Output visualizations:

Taxon accuracy rate, taxon detection rate, and linear regression scores between expected and observed feature abundances are calculated at each semicolon-delimited rank, and plots of per-level accuracy and observation correlations are plotted. A histogram of distance between false positive observations and the nearest expected feature is also generated, where distance equals the number of rank differences between the observed feature and the nearest common lineage in the expected feature. Finally, lists of false positive (misclassified and underclassified) and false negative features are given at the bottom of the visualization. Misclassifications are features that do not match any expected features at the deepest level of classification (e.g., species level), and usually represent either sample contaminants or sub-optimal bioinformatics pipelines (e.g., the presence of chimeric sequences or the use of an overconfident taxonomic classifier). Underclassifications are observed features that match expected features, but are not classified to the expected taxonomic depth (e.g., they are only classified to genus level but that genus classification is correct); these are often valid features (i.e., not contaminants) but are not classified to the desired level either because of technical limitations (e.g., sequences too short), degraded sequence quality, or sub-optimal methods (only a poor carpenter blames his/her tools, but one tool can do better than another). False negatives are features that were expected to be observed, but were not; these can be compared to the false-positives to get an idea of what features may have been mis-/underclassified.

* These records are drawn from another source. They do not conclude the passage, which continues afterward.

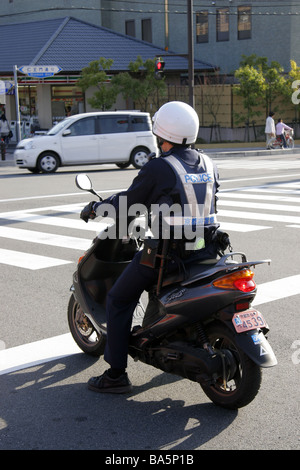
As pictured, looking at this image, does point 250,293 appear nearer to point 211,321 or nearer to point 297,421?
point 211,321

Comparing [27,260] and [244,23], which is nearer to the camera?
[27,260]

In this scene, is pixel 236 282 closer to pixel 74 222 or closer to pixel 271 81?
pixel 74 222

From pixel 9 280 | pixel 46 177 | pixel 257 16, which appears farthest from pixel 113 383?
pixel 257 16

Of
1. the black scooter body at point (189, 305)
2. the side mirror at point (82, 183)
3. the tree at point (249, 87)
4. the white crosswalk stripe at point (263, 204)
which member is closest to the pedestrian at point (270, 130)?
the tree at point (249, 87)

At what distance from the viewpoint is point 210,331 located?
3.96m

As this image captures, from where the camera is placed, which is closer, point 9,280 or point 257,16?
point 9,280

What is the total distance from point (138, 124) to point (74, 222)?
1137 centimetres

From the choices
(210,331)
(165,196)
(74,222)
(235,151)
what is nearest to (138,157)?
(235,151)

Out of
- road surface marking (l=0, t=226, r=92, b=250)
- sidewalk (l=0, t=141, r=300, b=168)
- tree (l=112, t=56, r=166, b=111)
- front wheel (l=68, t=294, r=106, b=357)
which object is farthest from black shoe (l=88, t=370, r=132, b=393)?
tree (l=112, t=56, r=166, b=111)

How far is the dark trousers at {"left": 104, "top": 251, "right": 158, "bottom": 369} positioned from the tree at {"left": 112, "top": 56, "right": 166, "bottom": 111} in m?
29.2

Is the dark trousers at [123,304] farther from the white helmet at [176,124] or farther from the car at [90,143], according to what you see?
the car at [90,143]

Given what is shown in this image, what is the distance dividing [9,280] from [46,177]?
12.3m

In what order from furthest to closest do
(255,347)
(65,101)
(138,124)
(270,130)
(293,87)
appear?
1. (65,101)
2. (293,87)
3. (270,130)
4. (138,124)
5. (255,347)

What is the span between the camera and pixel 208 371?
384 centimetres
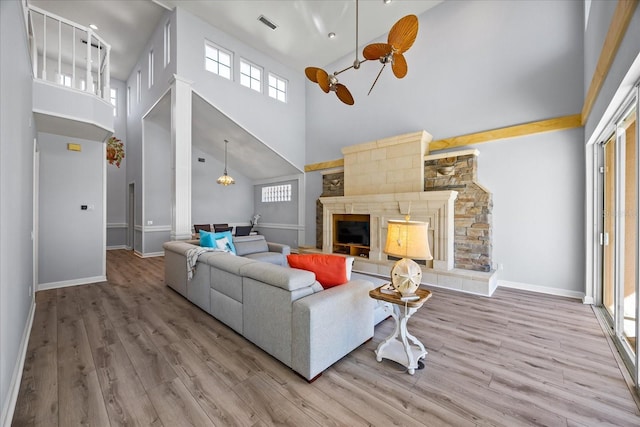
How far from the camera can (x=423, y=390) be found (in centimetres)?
185

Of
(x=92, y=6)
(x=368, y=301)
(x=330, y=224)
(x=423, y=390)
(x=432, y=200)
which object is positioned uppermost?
(x=92, y=6)

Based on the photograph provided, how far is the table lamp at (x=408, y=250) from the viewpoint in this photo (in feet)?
6.54

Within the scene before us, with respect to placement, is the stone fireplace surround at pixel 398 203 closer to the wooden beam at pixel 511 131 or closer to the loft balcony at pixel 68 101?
the wooden beam at pixel 511 131

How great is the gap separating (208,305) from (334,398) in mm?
1960

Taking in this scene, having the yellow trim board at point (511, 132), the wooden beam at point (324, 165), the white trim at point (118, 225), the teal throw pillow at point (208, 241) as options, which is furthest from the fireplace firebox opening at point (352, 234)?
the white trim at point (118, 225)

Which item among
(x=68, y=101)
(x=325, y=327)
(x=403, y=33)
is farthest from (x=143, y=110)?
(x=325, y=327)

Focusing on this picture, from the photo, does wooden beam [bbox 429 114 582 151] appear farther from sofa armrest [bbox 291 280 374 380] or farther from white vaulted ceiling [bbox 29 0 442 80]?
sofa armrest [bbox 291 280 374 380]

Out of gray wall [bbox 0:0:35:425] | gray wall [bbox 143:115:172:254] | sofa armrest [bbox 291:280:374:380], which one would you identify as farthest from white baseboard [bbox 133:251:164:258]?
sofa armrest [bbox 291:280:374:380]

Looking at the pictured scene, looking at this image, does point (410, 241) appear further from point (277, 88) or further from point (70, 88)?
point (277, 88)

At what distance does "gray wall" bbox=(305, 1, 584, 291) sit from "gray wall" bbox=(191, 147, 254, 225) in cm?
597

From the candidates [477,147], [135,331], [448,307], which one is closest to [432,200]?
[477,147]

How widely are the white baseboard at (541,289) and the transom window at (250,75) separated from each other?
6738 millimetres

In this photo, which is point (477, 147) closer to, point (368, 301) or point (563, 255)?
point (563, 255)

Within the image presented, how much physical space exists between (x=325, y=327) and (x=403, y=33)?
2644mm
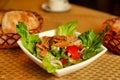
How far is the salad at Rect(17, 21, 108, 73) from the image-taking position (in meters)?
0.80

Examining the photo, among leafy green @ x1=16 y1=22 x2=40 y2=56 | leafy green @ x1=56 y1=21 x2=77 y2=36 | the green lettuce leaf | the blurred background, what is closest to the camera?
the green lettuce leaf

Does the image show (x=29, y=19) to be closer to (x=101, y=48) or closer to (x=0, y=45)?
(x=0, y=45)

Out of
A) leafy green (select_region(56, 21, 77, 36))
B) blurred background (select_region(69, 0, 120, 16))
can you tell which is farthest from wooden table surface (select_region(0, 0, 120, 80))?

Evaluating sequence quality

evaluate_seqs aligns a set of query (e.g., observed) sequences against a set of reference (e.g., expected) sequences to evaluate the quality of alignment. The intended use is to align observed sequences against expected sequences (e.g., from a mock community) to determine the frequency of mismatches between observed sequences and the most similar expected sequences, e.g., as a measure of sequencing/method errors. However, any sequences may be provided as input to generate a report on pairwise alignment quality against a set of reference sequences.

qiime quality-control evaluate-seqs \
  --i-query-sequences query-seqs.qza \
  --i-reference-sequences reference-seqs.qza \
  --o-visualization eval-seqs-test.qzv

Output visualizations:

This visualization shows the alignment results for each query sequence, the number of mismatches between expected and observed sequences, and finally pairwise alignments between each query sequence and its closest match among the reference sequences (if --p-show-alignments is set). This ouptut is still quite basic, but is planned for expansion in the near future. Keep your eyes peeled!